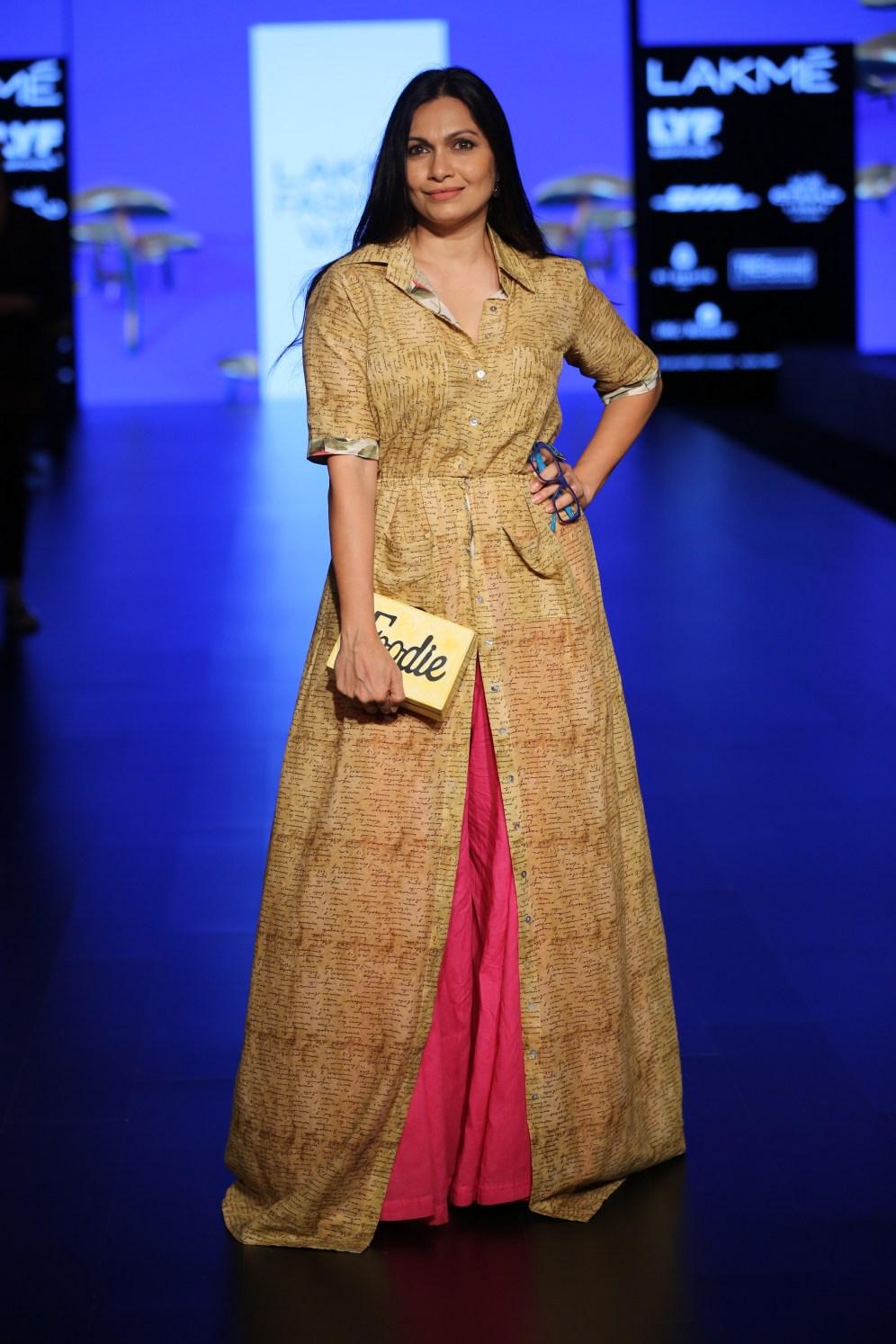 01.Maria Goretti Warsi for Designer Aartivijay Gupta @Lakme Fashion Week Winter-Festive 2016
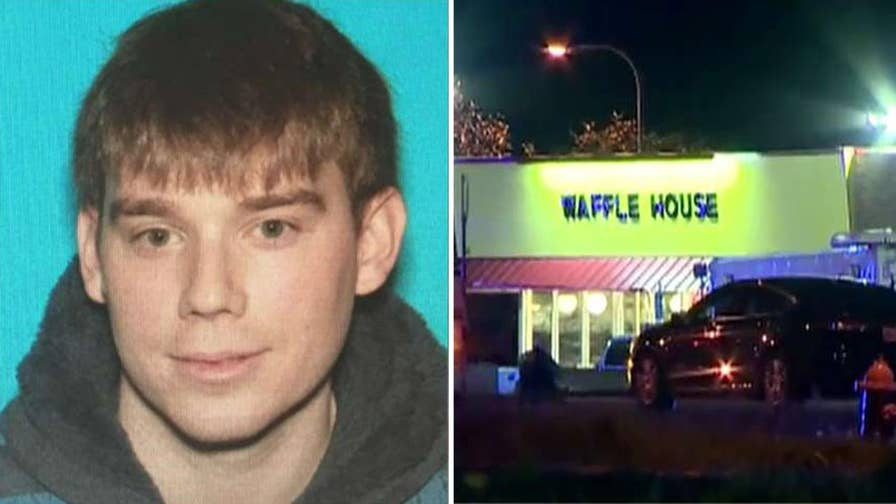 Police have reportedly surrounded Tennessee apartment complex in search for the gunman involved in a shooting at Waffle House; Bryan Llenas shares latest details.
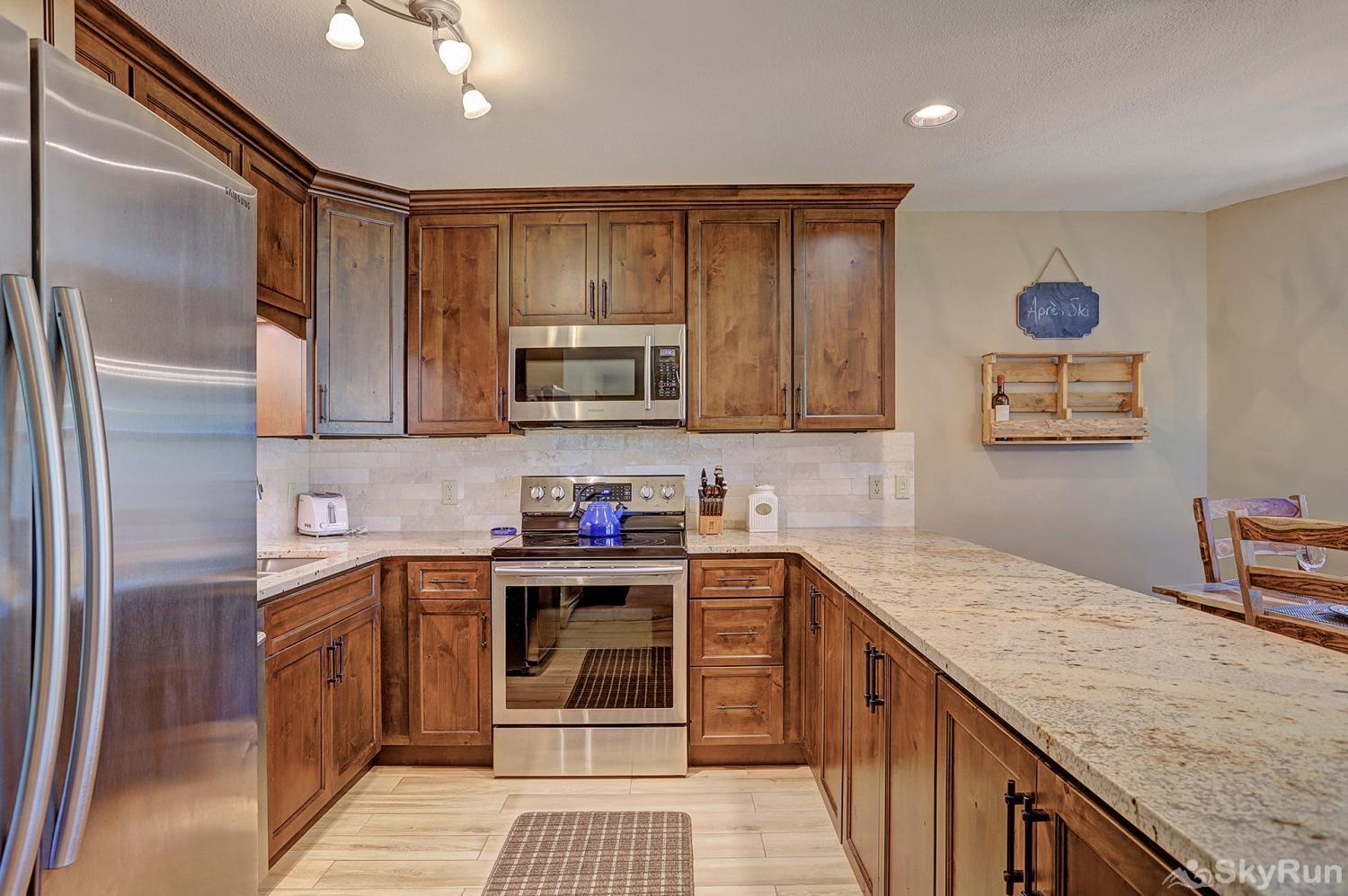 Tyra Summit A2A Fully equipped kitchen updated with stainless steel appliances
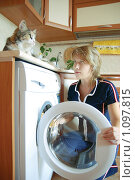 Купить «Девушка стирает», фото № 1097815, снято 23 августа 2008 г. (c) Петроченко Мария Петровна / Фотобанк Лори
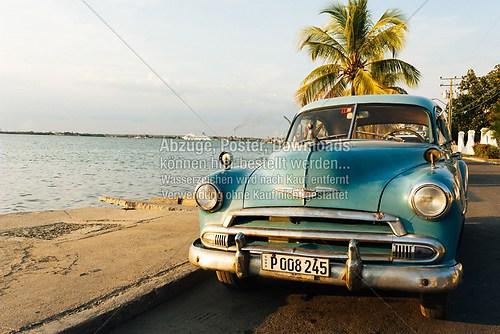Cuba_Cienfuegos_car_blue_6700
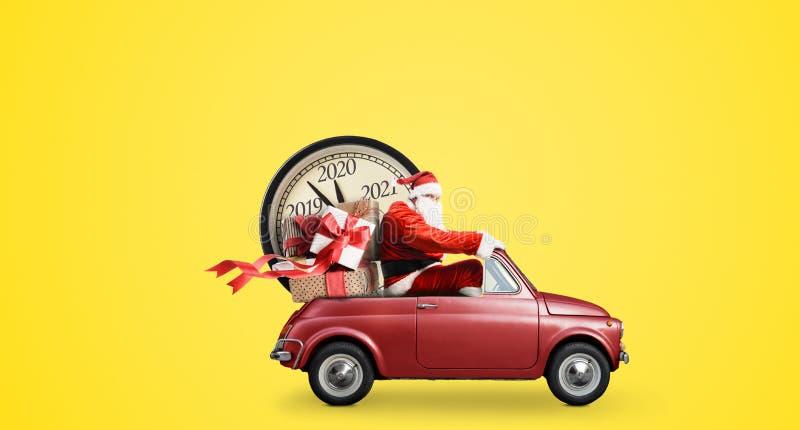 Tomten och Claus-nedräkning på bil royaltyfri bild
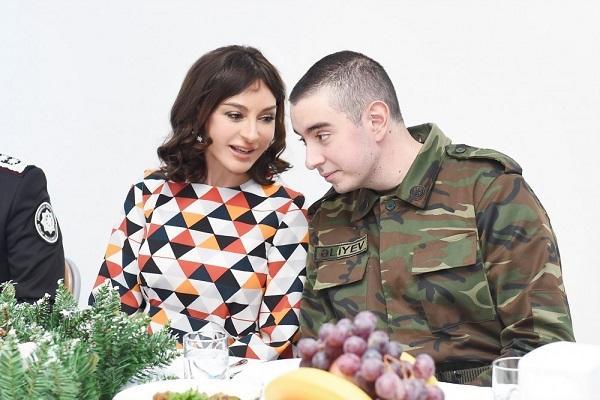 Mehriban Əliyeva hərbi hissədə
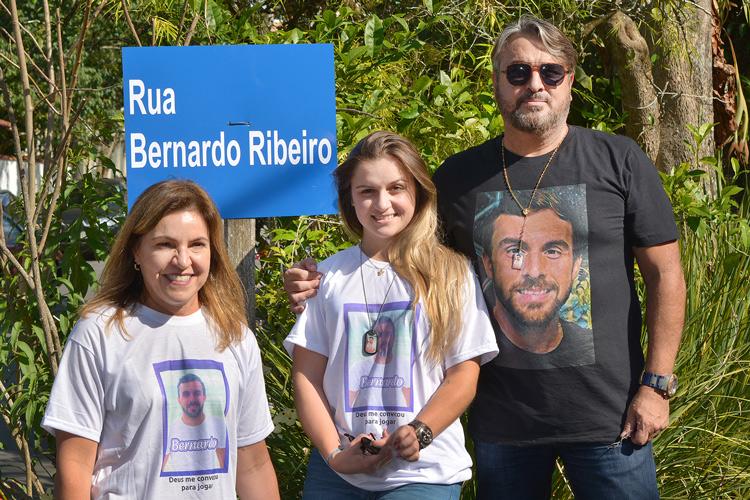A família de Bernardo junto à placa em homenagem ao atleta (Foto: Henrique Pinheiro)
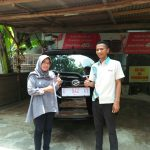 Foto Penyerahan Unit 2 Sales Marketing Mobil Dealer Daihatsu Rendy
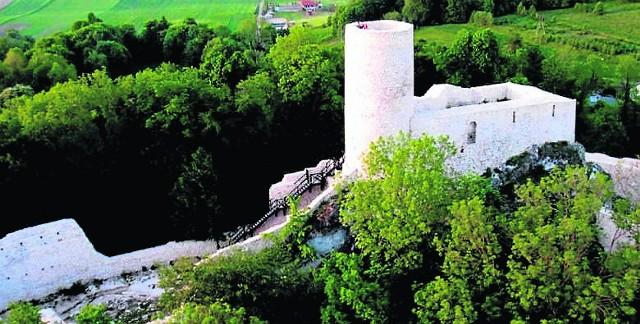 Rewitalizacja zamku w Smoleniu trwała od 2012 roku. Teraz mogą go zwiedzać turyści.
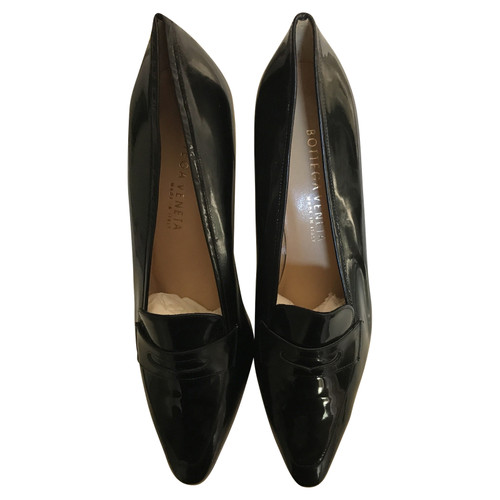 1508c23faddc Bottega Veneta Slippers Ballerinas Patent leather in Black - Second ...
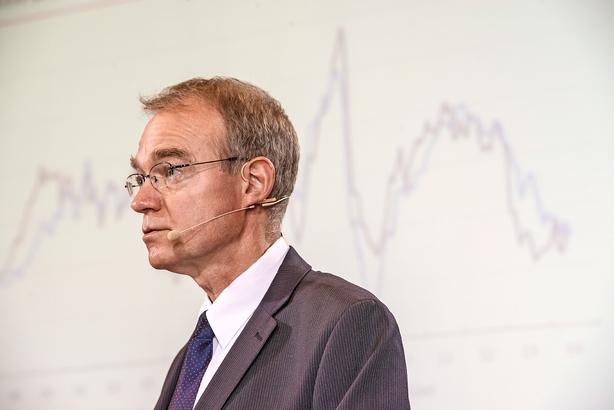 Nationalbankdirektør Callesen i nyt debatindlæg: Hvordan blev en lille skattefjer til så mange høns?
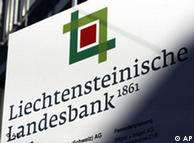 Con ayuda del  banco LGT-Bank de Liechtenstein.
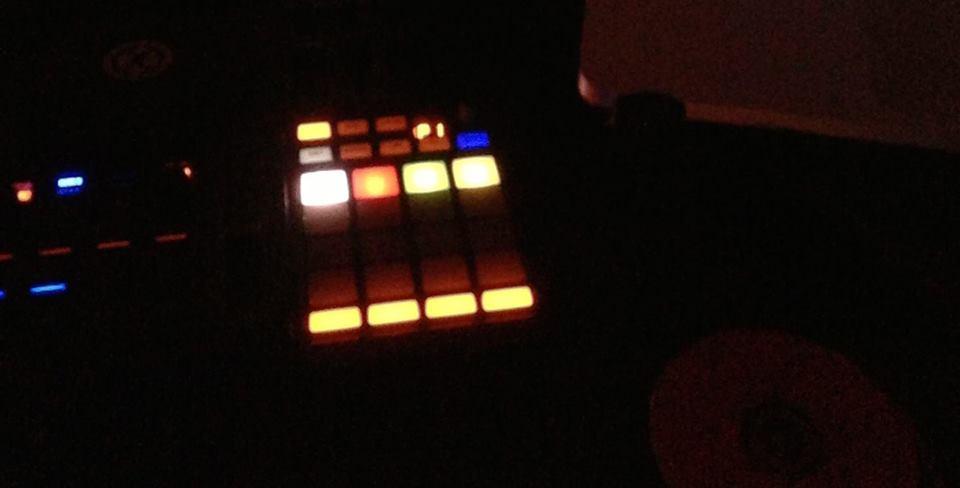 Otonobunka house techno music party emotion vol 5 2013 for Emotional house music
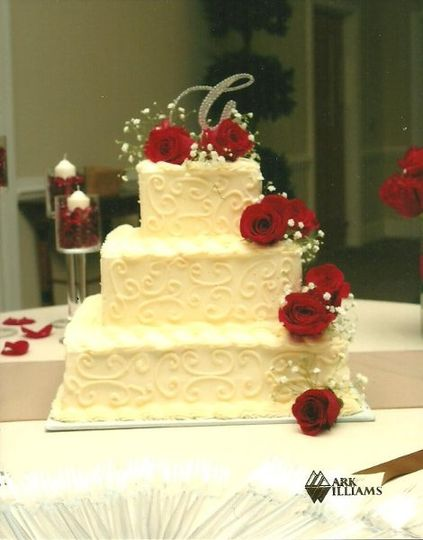 Roses on the wedding cake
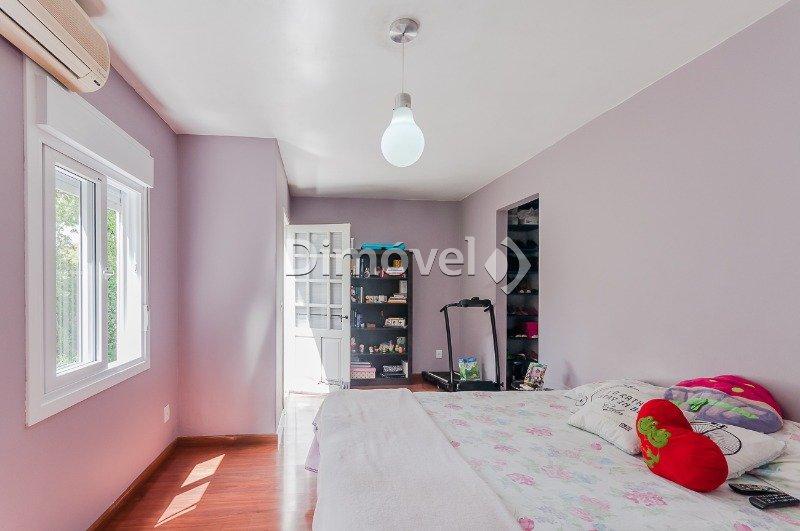 018 - Dormitório Suíte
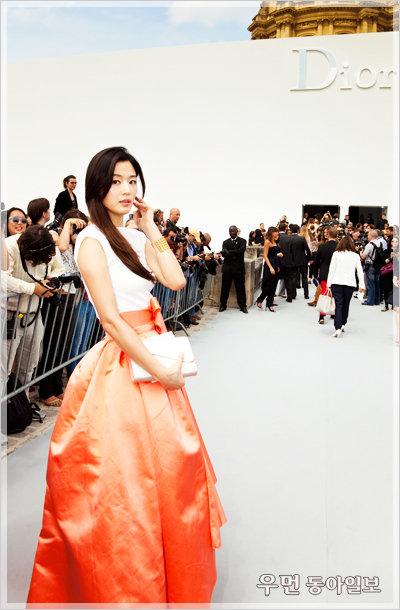 전지현, 프랑스 현지 패션 밀착 스케치!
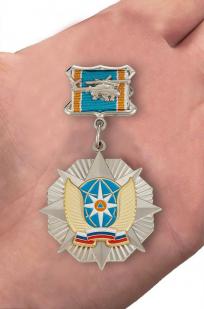 Знак Отличник авиации МЧС России (вертолёт) - вид на ладони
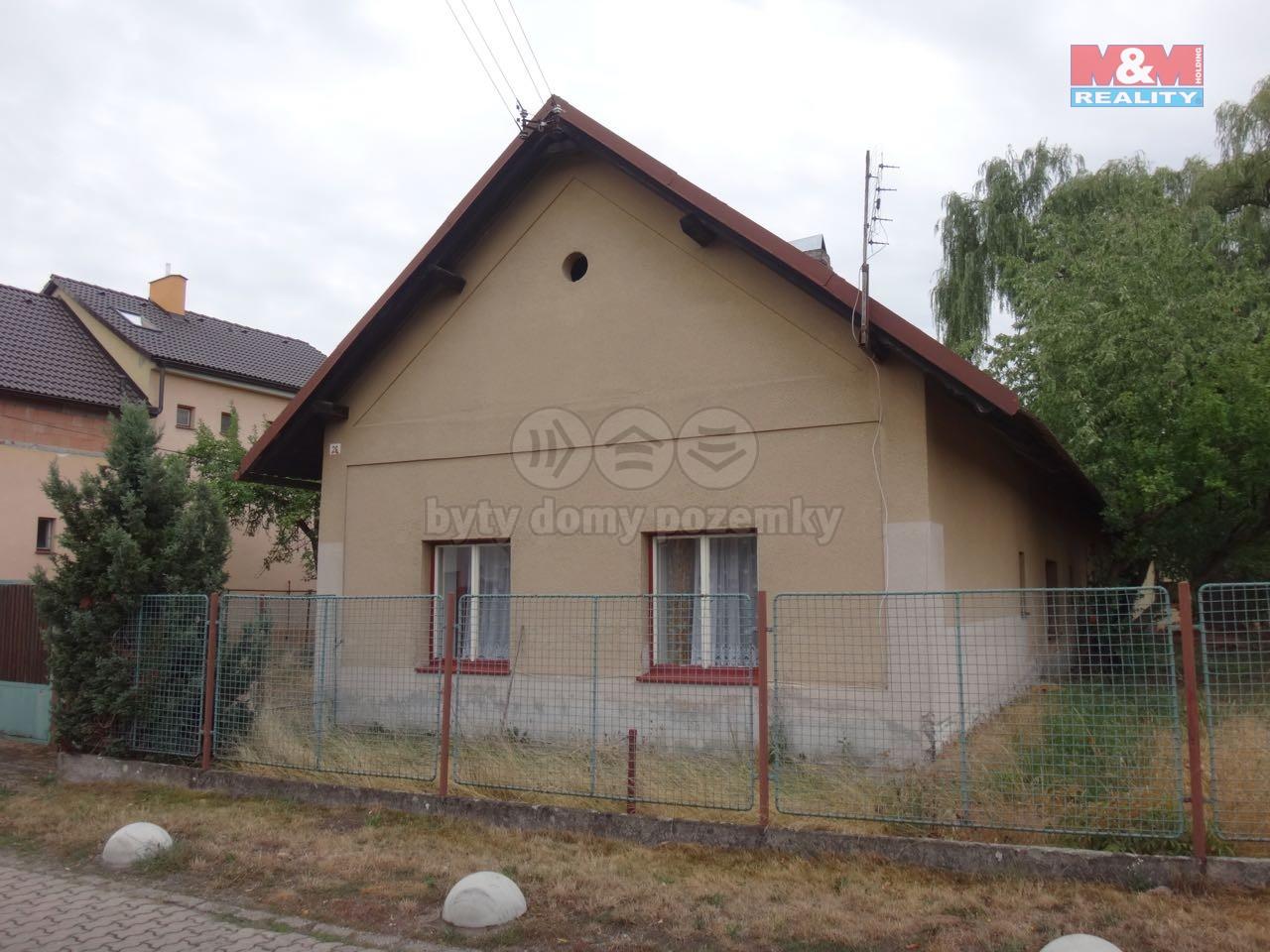 Pronájem, rodinný dům 3+1, 667 m2, Pardubice - Popkovice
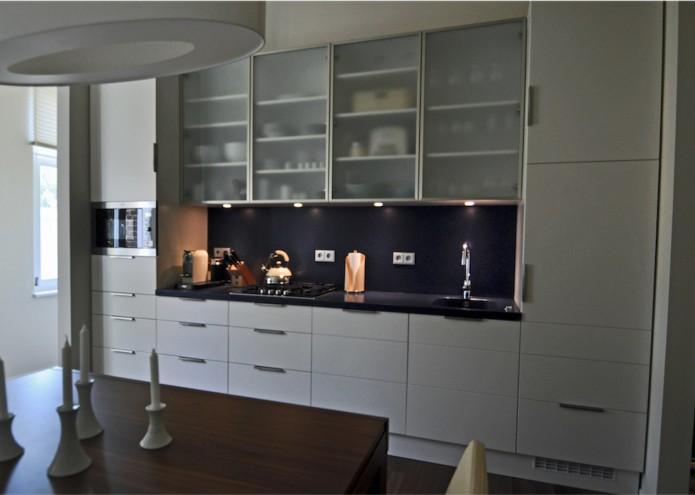 Einbauküche in MDF weiß lackiert , Vitrinen mit satinierten Glas, mit Arbeitsplatte in Mineralwerkstoff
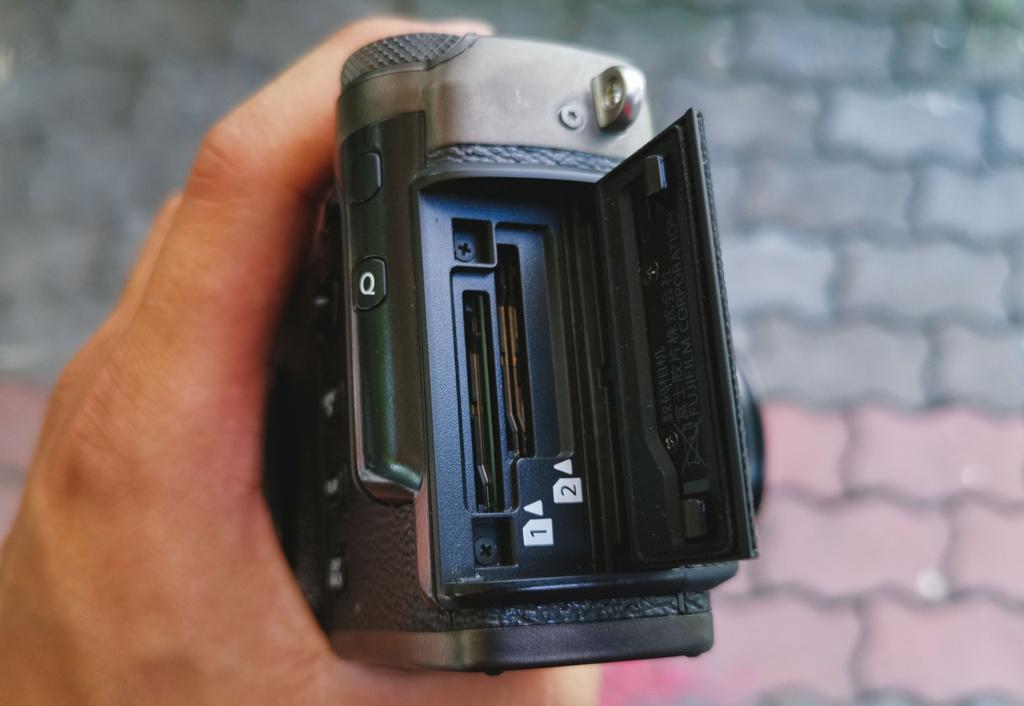 Danh gia Fujifilm X-Pro3 - chi fan cung moi mua hinh anh 4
* * *
DIRECTIONS FOR THIS TASK:
Reproduce word for word the lines running from the line with "018 - Dormitório Suíte" through the end of the data, both included, and nothing else; leave out the pictures.

ANSWER SPACE:
 018 - Dormitório Suíte
 전지현, 프랑스 현지 패션 밀착 스케치!
 Знак Отличник авиации МЧС России (вертолёт) - вид на ладони
 Pronájem, rodinný dům 3+1, 667 m2, Pardubice - Popkovice
 Einbauküche in MDF weiß lackiert , Vitrinen mit satinierten Glas, mit Arbeitsplatte in Mineralwerkstoff
 Danh gia Fujifilm X-Pro3 - chi fan cung moi mua hinh anh 4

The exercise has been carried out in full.